Bugs

As software developers we write features but we also write bugs. And we don’t like bugs. Actually, one of the main goal of these guidelines is to help everyone create as few bugs as possible.

Image of the first bug

This document is for when you managed to create a beautiful bug and you need to get rid of it.

Note

This was initially an article published on dev.to. This will explain the slight change of tone between this page and the others.

Warning

If a bug can only be reproduced on one computer it most likely means that out of the dozen of people that tested out your app, one of them had the bug. That’s 10% of people with that bug. It’s pretty serious. Don’t discard a bug because it’s weird.

As life might have taught you, there is no silver bullet. Some techniques are good for some situations while some are for others. Not every problem is a nail so you’ll need more tools than a hammer. Here we go over my favorite tools when it comes to bug hunting, from crystal clear situations to the most quantum bugs.

The obvious

When talking about debugging, a few classic tricks come to mind. They are the most obvious and while I use them a lot it’s important that they don’t occupy too much of your mind space. You know what they do, I’m going to explain when to use them — or not.

Debuggers

Debuggers are the most obvious tools for debugging, as the name suggests. I’ve seen countless juniors and less juniors being afraid of using debuggers. For sure, it’s probably intimidating beasts at first glance but their usefulness will make you forget the pain.

The first blocking point to debuggers is often the setup. I know that the Python, Java or even the PHP process is nice with things out of the IDEA family. In the JS world you’ll have various luck depending on your build chain and how much of code maps worked (so probably not much).

Once the tool is setup and that you have established some trust in the breakpoints, it’s time to start using it. Mainly you can:

  • Explore data structures at a given point in time, with the program completely on pause. Especially useful when using a dynamically-typed language and you’re not sure what exactly the data is going to be.

  • Try-and-test expressions quickly and in situ. Very useful for fine-tuning if conditions by example.

  • See what happens step-by-step to finally understand what goes wrong in your code.

When to use it — You’ve identified more or less where the code goes wrong — by example from the stack trace — but you still need to understand why. Or maybe you’re writing some code but you need to know what are your options: what is the precise type of parameters, what properties do they have, etc. Once I’ve used a debugger simply to understand the behavior of Apache on some precise matters! Debuggers are for precision work.

When to misuse it — Something somewhere is broken but you have no clue what. Something is broken sometimes but you don’t know under which conditions.

App-level monitoring

When “on your machine it works” but that production disagrees with you, you’ll need to know what exactly happened. And you’ll need to know that it happened at all. As mentioned earlier, I personally am very satisfied with Sentry, however other options might be suitable.

  • Get notified as soon as something unusual happens in your code, whether it’s an exception or some custom message sent by your code

  • See the decoded stack trace with relevant parts of the source code

  • At each level of the stack, see the value of variables

  • Inspect the logs surrounding the event

When to use it — To detect and understand any bug happening in production. At least, to gather the data that will help you reproduce the said bug and then move to another technique.

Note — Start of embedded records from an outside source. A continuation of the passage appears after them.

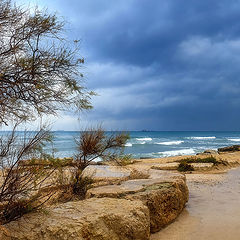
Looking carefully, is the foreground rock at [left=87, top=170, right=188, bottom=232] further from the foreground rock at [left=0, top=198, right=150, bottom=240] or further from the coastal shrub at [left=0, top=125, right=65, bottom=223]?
the coastal shrub at [left=0, top=125, right=65, bottom=223]

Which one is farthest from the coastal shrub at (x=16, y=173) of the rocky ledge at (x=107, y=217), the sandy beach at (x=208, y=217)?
the sandy beach at (x=208, y=217)

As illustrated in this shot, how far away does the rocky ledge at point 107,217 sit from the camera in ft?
10.5

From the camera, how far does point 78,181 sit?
22.4 ft

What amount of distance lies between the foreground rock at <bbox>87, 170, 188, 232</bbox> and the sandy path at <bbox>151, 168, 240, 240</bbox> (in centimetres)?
18

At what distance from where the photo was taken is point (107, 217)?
12.2 ft

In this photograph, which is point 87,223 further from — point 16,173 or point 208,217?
point 208,217

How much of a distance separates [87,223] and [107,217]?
373mm

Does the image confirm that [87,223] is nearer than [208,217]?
Yes

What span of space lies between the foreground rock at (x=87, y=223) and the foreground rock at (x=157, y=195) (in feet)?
1.84

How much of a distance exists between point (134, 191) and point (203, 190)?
10.8 ft

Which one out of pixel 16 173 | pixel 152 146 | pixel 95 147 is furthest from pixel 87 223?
pixel 152 146

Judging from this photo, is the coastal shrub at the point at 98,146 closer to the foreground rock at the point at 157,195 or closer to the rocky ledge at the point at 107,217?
the foreground rock at the point at 157,195

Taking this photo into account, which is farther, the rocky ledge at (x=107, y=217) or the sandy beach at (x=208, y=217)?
the sandy beach at (x=208, y=217)

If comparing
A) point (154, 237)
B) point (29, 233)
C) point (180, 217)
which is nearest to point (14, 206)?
point (29, 233)
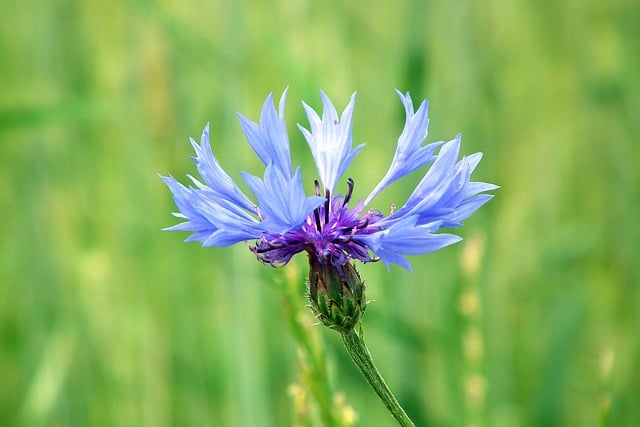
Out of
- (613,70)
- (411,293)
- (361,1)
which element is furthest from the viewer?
(361,1)

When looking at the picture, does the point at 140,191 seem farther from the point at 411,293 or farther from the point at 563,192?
the point at 563,192

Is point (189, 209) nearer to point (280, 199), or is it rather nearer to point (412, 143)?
point (280, 199)

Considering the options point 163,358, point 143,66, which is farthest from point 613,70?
point 163,358

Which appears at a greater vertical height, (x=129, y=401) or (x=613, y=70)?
(x=613, y=70)

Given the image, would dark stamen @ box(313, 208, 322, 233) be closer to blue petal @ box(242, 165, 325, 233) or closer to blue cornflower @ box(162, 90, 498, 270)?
blue cornflower @ box(162, 90, 498, 270)

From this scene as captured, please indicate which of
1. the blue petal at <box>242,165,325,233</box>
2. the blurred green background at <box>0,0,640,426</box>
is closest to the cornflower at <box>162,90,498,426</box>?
the blue petal at <box>242,165,325,233</box>

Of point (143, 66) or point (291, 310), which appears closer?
point (291, 310)

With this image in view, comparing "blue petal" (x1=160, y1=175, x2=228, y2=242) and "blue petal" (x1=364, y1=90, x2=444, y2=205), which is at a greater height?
"blue petal" (x1=364, y1=90, x2=444, y2=205)

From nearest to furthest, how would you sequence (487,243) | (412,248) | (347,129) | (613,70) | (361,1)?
(412,248) < (347,129) < (487,243) < (613,70) < (361,1)
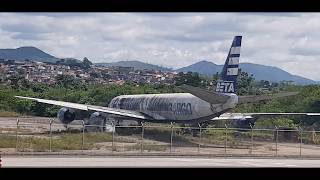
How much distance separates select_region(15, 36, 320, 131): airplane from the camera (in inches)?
1436

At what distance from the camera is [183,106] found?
133ft

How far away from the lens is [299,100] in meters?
60.0

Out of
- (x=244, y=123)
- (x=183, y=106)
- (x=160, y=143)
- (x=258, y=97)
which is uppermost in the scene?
(x=258, y=97)

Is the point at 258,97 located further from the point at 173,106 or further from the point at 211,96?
the point at 173,106

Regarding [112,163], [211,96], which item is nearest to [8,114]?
[211,96]

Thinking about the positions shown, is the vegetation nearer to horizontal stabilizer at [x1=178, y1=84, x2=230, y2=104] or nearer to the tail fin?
the tail fin

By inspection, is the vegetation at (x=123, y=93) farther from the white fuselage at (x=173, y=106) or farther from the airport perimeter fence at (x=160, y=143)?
the white fuselage at (x=173, y=106)
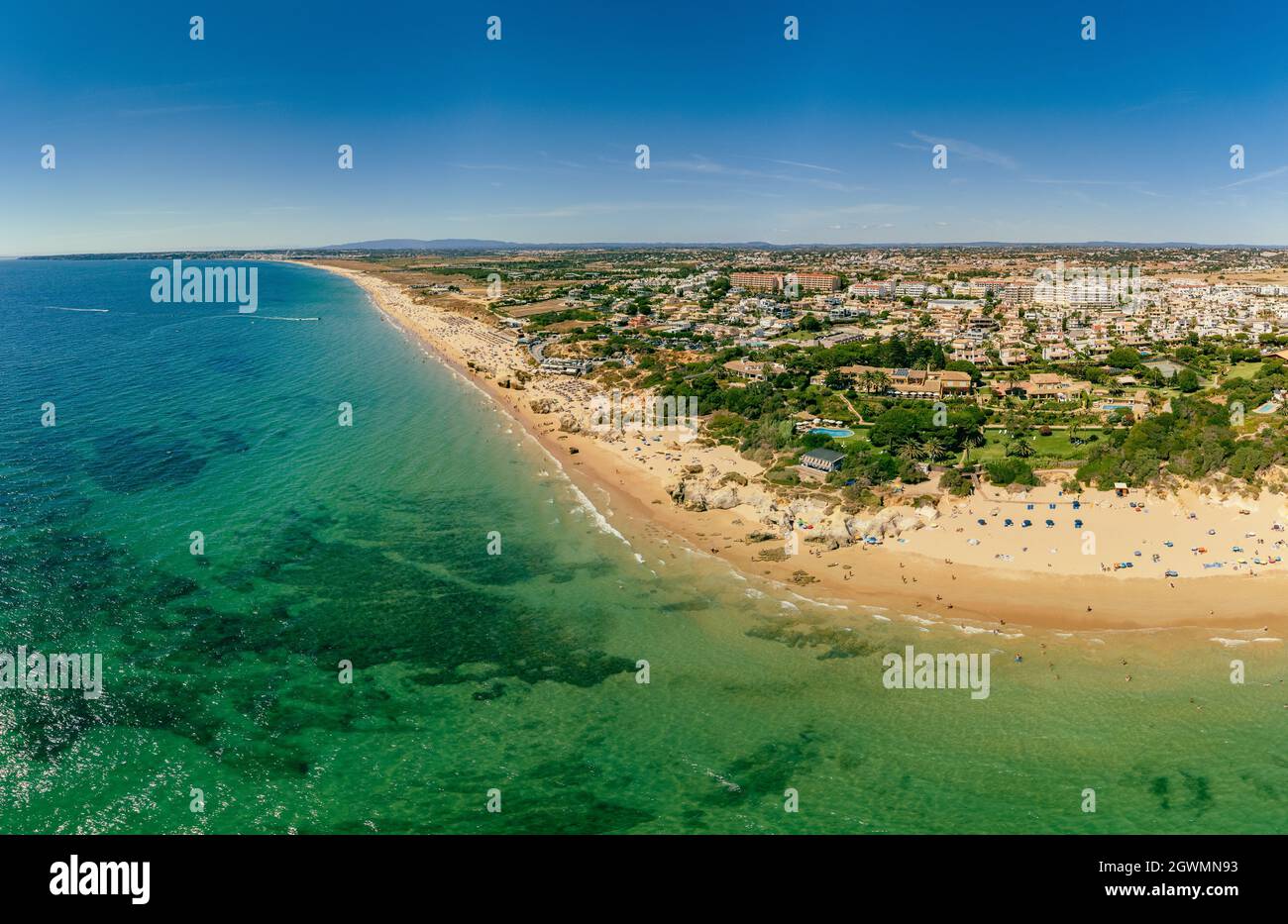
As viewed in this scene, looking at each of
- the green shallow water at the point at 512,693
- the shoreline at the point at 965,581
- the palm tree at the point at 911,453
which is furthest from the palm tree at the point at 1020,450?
the green shallow water at the point at 512,693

When to misuse it — I’ve not seen any serious misuse of it. Just make sure to disable Sentry when using the app on your dev machine.

The blind

While some bugs are obviously easy to trigger and to locate, others can be very tricky to understand. Maybe they are related to a specific browser version, maybe a specific screen density will cause problems or maybe an undefined sequence of actions will get you into trouble. In those cases, you have potentially no idea of what is going on yet something that worked before is broken now or maybe just a share of your users have an issue.

In those cases you’ll often feel like it’s not really a bug. That the user is doing something wrong. That they should empty their cache or use a different computer and it will solve the problem. But one thing is for sure: the user is never wrong. At least, your application must not crash due to the user’s behavior. And it’s not because the bug is elusive that it is less real.

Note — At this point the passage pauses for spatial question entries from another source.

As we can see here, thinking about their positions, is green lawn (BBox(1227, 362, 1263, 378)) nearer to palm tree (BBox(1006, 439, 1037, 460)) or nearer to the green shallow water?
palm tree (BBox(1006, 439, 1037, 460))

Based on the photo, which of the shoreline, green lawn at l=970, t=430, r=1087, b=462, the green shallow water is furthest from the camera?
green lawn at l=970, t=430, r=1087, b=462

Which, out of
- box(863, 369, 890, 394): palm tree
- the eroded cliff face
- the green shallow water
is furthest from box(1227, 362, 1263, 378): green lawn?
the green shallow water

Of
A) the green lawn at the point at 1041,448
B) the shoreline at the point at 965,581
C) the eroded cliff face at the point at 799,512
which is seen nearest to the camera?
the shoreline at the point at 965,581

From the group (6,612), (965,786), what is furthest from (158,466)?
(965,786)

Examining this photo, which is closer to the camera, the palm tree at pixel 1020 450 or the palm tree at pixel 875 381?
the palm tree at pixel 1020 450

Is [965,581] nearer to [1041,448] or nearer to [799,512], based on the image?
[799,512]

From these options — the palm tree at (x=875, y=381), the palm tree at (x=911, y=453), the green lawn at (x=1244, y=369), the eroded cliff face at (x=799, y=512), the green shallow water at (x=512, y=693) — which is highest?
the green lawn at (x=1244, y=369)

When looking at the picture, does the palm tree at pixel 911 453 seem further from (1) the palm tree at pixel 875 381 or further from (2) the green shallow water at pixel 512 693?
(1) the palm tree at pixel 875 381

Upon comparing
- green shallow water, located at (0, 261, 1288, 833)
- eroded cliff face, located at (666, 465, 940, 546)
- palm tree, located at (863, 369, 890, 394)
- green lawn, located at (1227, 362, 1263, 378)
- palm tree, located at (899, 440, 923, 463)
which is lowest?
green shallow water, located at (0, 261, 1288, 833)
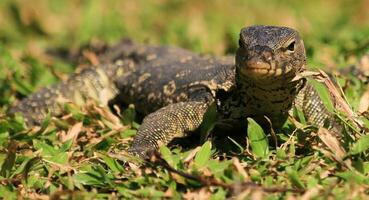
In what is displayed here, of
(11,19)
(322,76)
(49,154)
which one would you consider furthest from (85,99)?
(11,19)

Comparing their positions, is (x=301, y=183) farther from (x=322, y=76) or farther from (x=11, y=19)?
(x=11, y=19)

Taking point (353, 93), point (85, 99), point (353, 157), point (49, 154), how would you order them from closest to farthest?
point (353, 157), point (49, 154), point (353, 93), point (85, 99)

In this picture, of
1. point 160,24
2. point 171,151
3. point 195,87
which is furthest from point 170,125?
point 160,24

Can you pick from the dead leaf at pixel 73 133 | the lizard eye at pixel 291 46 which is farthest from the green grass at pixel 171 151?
the lizard eye at pixel 291 46

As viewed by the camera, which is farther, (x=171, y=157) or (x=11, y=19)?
(x=11, y=19)

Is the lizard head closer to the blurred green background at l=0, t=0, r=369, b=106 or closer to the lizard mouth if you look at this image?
the lizard mouth

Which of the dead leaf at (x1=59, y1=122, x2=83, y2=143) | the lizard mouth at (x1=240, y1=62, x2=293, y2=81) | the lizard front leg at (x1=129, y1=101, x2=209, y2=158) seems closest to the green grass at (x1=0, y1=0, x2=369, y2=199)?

Those special cases are in fact the hardest to debug. We will try here to cover the basic ideas which can let you efficiently unlock the situation.

Bisecting

So you’ve developed some feature and you know for a fact that it used to work quite well. Maybe you convince yourself by checking the database and seeing that it has indeed been widely used. Yet, now it’s broken and you don’t know why. Obviously the code that pertains directly to this feature didn’t change but something between there and here broke it, the only question being to find out which one of those 200 commits is responsible.

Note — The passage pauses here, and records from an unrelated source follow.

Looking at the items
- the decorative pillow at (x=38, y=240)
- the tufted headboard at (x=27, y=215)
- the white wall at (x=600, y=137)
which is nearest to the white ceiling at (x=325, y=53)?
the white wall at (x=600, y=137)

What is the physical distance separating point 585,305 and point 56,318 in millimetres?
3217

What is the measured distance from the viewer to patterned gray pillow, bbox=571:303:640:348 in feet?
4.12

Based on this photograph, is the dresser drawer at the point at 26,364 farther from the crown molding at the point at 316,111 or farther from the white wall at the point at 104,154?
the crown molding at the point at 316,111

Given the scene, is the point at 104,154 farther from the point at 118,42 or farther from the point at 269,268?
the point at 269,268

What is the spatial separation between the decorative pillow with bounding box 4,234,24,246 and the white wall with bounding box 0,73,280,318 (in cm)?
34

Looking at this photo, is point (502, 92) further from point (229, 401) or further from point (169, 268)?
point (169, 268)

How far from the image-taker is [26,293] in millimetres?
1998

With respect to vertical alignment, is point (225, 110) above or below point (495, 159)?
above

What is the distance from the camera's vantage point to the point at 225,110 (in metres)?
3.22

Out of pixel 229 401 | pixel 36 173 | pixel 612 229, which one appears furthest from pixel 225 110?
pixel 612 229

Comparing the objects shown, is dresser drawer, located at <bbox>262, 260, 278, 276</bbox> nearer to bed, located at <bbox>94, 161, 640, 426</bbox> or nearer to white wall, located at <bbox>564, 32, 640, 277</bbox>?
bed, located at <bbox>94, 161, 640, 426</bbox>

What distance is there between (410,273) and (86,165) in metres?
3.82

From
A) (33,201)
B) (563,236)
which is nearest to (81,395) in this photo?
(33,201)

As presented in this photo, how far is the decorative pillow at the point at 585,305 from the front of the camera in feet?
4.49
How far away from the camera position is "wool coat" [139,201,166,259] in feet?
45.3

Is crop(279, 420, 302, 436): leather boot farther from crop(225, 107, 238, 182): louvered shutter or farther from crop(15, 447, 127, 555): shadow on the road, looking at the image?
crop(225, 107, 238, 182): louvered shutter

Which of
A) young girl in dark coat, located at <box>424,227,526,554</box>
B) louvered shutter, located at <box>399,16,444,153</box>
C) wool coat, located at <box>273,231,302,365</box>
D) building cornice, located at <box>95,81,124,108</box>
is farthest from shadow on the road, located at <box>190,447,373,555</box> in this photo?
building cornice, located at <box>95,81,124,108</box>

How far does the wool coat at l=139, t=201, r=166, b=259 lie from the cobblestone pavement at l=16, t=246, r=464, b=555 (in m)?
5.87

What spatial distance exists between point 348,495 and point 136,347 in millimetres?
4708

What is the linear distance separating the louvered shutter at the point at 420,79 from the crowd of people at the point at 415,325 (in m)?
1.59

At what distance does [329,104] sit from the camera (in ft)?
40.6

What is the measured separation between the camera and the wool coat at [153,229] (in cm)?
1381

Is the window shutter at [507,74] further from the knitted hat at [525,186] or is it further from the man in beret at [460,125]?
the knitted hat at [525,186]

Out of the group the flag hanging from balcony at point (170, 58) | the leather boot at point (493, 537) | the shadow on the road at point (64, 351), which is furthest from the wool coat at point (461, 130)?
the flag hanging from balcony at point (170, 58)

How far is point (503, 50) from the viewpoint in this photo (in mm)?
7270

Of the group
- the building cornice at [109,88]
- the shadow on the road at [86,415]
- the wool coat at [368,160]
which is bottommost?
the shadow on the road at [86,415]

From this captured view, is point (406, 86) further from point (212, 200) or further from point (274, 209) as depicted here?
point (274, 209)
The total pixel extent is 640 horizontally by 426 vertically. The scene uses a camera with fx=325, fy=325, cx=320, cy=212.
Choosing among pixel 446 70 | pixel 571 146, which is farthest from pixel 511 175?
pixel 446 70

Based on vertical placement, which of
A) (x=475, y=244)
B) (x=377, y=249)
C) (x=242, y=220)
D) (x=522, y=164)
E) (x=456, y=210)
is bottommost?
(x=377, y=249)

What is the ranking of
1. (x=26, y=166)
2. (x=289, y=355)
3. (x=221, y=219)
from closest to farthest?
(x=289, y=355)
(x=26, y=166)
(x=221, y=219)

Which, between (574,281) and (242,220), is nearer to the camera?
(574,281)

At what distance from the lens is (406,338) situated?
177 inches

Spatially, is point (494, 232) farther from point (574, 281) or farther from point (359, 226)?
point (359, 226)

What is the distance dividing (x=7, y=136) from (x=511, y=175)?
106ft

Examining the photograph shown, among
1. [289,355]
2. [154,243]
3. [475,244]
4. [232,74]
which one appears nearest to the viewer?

That’s where bisection comes into play and more specifically git bisect. In a nutshell, you tell it the most recent commit you known where it worked, the earliest commit you know where it was broken and then it will help you find the exact commit at which the problem happened.

Typically helpful to figure when one of your colleagues introduced this CSS rule in another file which is completely affecting your component.

When to use it — Something worked before and doesn’t work anymore but you don’t know why. Usually finding the faulty commit will quickly lead to a “oh fuck” moment.

When to misuse it — If you’re not sure that it ever worked properly or that the trigger conditions are weird then don’t lose your time with this.

Slashing

There is a few contexts where not loading the code will not prevent the app from displaying to some extent. By example if your JS code doesn’t load then it’s just that some buttons won’t work. On the other hand, a syntax error anywhere could cause the whole thing to fail.

When something somewhere in my JS code is preventing the rest from loading, my usual plan would be to comment out all the code except the one that I want to work. Then I check if it works. If it does, I un-comment half of the commented code and vice-versa otherwise. I do this until I find the fault piece of code.

This also applies to server-side logic. I can end up isolating pieces of code by commenting most of the code around it, forcing some conditions, mocking the API responses, etc. This can also be done with unit tests. What matters here is to isolate the precise location of the bug.

Those are just examples, writing a generic guide on this practice would take more than a few paragraphs. The core thinking behind this is to disable everything that could cause harm and that is not necessary to test your feature, then to progressively enable the rest. When you find the precise thing that once enabled breaks your code then you know what to fix.

When to use it — You don’t know what but something prevents your code from executing properly.

When to misuse it — That’s definitely not a go-to option in many cases. Try to think the problem through and read your code before commenting half your project out.

Random testing

One of the hardest bug I’ve ever had to find had a report alike to this:

Sometimes when I’m on page X and I click on that button then the app crashes

After inspecting the code of the button through and through it felt like I had no idea what could even go wrong, I figured that the bug was probably the side effect of some middleware, hook or other transversal piece of code. Even armed with this idea though, I could not find what.

So I wrote a custom “unit test”. The idea was the following: I scripted a Selenium driver to randomly click on the website and do random actions until those actions lead the “user” to the buggy page. Then it would automatically perform the buggy action and see if the bug was present or not.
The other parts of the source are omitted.